Your task » Retype exactly the lines of the material below, from the one containing "this 700×583 image." through the last, with both ends kept.

Materials provided »
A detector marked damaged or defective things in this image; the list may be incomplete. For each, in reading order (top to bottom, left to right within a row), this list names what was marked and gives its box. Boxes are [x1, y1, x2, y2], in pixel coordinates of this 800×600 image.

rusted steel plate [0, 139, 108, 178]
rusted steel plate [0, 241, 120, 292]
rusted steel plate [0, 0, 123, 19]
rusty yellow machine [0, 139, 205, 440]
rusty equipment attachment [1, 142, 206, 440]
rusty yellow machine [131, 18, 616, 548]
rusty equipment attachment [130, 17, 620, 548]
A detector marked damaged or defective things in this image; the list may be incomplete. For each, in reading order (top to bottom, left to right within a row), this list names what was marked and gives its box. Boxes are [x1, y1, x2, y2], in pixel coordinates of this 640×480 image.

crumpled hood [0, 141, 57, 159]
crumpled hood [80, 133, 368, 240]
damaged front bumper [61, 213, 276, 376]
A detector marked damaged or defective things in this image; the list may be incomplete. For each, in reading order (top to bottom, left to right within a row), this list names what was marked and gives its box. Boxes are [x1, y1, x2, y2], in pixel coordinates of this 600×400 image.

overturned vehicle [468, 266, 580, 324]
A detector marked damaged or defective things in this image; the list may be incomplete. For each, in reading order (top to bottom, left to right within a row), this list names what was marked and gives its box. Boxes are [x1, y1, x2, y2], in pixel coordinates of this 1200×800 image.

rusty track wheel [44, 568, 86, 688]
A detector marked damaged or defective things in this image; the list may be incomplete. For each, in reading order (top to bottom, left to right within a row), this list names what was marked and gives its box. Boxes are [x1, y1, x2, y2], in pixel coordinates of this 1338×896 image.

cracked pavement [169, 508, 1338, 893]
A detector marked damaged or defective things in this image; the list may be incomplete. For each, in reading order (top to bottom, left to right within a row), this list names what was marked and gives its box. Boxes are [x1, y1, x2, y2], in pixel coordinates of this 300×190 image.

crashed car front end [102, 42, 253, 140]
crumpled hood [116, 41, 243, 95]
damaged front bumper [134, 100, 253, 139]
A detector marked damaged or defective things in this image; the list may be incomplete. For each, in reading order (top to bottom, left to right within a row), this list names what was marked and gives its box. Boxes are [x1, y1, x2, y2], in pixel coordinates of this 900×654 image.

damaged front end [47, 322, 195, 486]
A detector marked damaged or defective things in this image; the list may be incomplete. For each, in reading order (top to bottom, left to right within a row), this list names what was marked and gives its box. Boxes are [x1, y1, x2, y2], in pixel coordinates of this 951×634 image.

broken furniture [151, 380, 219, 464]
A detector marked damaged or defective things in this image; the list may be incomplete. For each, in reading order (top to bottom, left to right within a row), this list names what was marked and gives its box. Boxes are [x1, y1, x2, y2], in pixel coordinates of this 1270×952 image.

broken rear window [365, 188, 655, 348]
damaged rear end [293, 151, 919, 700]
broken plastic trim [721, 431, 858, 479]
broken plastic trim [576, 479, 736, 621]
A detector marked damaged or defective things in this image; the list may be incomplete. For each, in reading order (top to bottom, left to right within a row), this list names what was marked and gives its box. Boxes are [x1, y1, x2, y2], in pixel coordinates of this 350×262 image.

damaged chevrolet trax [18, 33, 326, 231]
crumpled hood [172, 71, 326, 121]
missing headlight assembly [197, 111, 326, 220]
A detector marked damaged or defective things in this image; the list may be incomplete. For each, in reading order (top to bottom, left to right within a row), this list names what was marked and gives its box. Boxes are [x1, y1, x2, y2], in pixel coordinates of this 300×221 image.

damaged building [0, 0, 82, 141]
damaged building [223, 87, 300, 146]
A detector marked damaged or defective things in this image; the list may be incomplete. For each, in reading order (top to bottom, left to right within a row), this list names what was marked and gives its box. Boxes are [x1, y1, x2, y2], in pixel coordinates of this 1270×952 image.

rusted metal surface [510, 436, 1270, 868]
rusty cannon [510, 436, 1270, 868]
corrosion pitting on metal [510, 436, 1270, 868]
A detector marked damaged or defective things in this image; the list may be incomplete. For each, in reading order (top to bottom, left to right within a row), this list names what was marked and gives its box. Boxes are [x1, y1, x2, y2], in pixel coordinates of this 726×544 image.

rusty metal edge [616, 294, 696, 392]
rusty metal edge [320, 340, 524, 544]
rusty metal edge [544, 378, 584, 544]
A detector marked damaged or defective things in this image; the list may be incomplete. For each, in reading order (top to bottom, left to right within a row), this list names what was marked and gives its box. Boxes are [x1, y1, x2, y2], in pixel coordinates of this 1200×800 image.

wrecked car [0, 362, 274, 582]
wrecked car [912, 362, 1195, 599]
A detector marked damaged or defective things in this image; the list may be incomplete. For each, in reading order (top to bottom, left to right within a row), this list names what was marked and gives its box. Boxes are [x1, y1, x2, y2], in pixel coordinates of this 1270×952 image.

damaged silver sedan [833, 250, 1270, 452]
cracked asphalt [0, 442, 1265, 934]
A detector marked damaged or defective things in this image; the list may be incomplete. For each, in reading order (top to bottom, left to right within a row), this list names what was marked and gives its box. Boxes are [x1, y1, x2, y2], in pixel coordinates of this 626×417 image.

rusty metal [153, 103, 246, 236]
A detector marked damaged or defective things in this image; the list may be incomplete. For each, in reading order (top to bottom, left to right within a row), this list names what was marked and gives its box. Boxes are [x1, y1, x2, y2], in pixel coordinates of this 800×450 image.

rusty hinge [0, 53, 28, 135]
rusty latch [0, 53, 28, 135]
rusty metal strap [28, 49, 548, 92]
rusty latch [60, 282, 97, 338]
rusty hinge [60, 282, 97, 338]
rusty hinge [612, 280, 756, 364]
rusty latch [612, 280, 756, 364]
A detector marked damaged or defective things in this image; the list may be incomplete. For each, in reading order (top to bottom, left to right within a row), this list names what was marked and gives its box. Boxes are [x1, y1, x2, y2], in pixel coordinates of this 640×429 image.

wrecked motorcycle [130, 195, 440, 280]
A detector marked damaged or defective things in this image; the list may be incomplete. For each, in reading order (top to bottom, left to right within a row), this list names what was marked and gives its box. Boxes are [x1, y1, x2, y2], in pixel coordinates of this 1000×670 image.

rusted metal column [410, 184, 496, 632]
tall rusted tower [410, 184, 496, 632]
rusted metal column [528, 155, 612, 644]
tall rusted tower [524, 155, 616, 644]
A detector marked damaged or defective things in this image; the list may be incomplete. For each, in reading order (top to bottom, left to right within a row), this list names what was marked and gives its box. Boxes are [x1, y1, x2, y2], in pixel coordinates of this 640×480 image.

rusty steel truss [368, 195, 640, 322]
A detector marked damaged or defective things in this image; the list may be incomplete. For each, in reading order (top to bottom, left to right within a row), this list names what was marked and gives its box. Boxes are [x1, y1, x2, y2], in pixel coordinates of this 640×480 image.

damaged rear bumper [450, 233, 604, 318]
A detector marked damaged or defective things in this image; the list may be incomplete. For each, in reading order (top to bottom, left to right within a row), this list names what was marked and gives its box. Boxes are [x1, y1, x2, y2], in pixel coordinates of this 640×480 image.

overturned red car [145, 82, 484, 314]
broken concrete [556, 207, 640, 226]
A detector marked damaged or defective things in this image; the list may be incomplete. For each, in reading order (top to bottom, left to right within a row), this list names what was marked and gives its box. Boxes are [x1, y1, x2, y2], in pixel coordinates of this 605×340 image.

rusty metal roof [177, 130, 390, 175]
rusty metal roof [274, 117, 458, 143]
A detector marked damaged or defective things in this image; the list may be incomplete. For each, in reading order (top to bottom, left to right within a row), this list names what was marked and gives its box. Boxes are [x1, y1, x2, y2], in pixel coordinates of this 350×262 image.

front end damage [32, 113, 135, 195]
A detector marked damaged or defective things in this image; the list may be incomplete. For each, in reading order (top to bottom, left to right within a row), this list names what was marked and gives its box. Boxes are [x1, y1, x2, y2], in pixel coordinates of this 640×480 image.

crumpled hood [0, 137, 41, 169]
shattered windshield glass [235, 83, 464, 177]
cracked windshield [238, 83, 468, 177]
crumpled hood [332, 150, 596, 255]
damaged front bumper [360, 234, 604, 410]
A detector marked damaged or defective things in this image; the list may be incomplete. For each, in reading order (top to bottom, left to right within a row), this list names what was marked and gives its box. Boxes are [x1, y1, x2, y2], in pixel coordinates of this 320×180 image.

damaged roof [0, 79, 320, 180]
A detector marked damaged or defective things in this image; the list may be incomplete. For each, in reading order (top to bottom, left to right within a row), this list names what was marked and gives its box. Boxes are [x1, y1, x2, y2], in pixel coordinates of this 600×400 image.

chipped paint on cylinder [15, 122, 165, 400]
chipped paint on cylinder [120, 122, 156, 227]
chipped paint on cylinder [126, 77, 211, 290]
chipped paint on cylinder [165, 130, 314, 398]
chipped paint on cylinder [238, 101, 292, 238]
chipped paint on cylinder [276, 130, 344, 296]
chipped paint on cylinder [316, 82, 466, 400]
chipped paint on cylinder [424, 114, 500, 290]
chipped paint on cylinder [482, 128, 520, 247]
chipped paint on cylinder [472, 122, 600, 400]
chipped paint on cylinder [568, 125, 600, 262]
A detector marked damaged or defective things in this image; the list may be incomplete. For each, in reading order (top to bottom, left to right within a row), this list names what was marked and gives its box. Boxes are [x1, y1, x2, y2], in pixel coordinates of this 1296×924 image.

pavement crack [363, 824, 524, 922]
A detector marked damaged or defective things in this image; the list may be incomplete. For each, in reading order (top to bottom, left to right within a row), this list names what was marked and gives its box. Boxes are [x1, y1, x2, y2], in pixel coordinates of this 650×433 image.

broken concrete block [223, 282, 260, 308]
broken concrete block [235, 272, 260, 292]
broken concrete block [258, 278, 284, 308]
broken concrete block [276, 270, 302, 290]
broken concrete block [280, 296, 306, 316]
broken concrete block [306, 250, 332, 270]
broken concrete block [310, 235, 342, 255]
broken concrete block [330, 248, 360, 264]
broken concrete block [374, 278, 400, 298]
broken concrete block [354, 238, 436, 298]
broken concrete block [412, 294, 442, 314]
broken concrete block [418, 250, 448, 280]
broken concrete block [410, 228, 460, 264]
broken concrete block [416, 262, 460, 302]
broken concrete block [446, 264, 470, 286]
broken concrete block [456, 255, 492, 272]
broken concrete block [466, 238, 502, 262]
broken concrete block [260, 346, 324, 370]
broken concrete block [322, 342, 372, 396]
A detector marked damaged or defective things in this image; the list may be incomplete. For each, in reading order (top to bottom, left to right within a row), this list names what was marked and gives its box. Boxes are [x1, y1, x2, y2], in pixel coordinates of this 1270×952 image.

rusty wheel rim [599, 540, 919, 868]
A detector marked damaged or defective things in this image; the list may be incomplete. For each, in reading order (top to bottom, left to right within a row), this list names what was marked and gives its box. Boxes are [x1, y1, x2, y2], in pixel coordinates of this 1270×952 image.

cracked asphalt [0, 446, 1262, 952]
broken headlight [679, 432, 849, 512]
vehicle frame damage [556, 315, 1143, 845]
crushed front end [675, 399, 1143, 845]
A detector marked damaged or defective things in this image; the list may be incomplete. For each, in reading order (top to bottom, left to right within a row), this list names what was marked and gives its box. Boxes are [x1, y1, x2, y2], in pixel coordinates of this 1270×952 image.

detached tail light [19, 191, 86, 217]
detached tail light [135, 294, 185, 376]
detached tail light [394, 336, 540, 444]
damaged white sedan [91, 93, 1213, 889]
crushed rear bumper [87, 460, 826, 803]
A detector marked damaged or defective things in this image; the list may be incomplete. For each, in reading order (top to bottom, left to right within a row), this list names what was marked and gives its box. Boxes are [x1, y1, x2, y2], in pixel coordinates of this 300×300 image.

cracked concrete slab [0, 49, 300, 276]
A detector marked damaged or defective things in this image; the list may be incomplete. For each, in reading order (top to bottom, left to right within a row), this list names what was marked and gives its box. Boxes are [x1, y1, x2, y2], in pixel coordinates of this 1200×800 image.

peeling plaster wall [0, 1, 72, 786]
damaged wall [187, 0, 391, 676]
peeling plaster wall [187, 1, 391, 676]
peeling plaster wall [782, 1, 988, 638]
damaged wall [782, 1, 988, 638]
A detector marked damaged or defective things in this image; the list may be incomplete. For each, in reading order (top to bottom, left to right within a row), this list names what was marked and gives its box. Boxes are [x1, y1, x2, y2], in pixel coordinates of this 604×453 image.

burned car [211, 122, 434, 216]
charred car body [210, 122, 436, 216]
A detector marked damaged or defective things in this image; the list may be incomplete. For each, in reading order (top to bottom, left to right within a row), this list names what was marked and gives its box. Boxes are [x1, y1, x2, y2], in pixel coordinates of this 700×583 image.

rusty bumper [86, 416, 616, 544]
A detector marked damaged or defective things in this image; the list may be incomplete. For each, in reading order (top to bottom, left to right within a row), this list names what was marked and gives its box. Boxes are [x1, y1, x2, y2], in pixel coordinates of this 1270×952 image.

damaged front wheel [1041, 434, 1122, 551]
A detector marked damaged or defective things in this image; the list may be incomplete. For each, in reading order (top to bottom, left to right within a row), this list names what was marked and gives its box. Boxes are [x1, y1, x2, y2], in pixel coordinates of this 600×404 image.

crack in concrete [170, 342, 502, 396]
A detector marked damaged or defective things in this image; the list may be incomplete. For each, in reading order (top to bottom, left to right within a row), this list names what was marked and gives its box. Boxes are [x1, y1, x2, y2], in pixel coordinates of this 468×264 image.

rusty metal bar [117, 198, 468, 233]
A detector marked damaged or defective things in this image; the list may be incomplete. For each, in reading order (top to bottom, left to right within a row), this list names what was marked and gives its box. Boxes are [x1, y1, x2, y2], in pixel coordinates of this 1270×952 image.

Exercise response »
A detector marked damaged or defective things in this image; the list may be incomplete. For each, in reading order (top to bottom, left to right within a row), this list names what was marked and gives its box. Boxes are [x1, y1, x2, y2], in pixel coordinates of this 700×583 image.

rusty bumper [86, 416, 616, 544]
A detector marked damaged or defective things in this image; the list may be incomplete. For each, in reading order (top to bottom, left to right within a row), this list names what was marked and gives its box. Boxes are [x1, y1, x2, y2], in pixel coordinates of this 1270×952 image.

damaged front wheel [1041, 434, 1122, 551]
A detector marked damaged or defective things in this image; the list may be incomplete. For each, in reading order (top to bottom, left to right within a row), this list names what was marked and gives its box. Boxes are [x1, y1, x2, y2], in pixel coordinates of this 600×404 image.

crack in concrete [170, 342, 502, 396]
A detector marked damaged or defective things in this image; the list may be incomplete. For each, in reading order (top to bottom, left to right within a row), this list names what was marked and gives its box. Boxes are [x1, y1, x2, y2], in pixel coordinates of this 468×264 image.

rusty metal bar [117, 198, 468, 233]
A detector marked damaged or defective things in this image; the list may be incomplete. For each, in reading order (top to bottom, left to right within a row), this list names what was marked and gives its box. Boxes are [x1, y1, x2, y2], in pixel coordinates of this 1270×952 image.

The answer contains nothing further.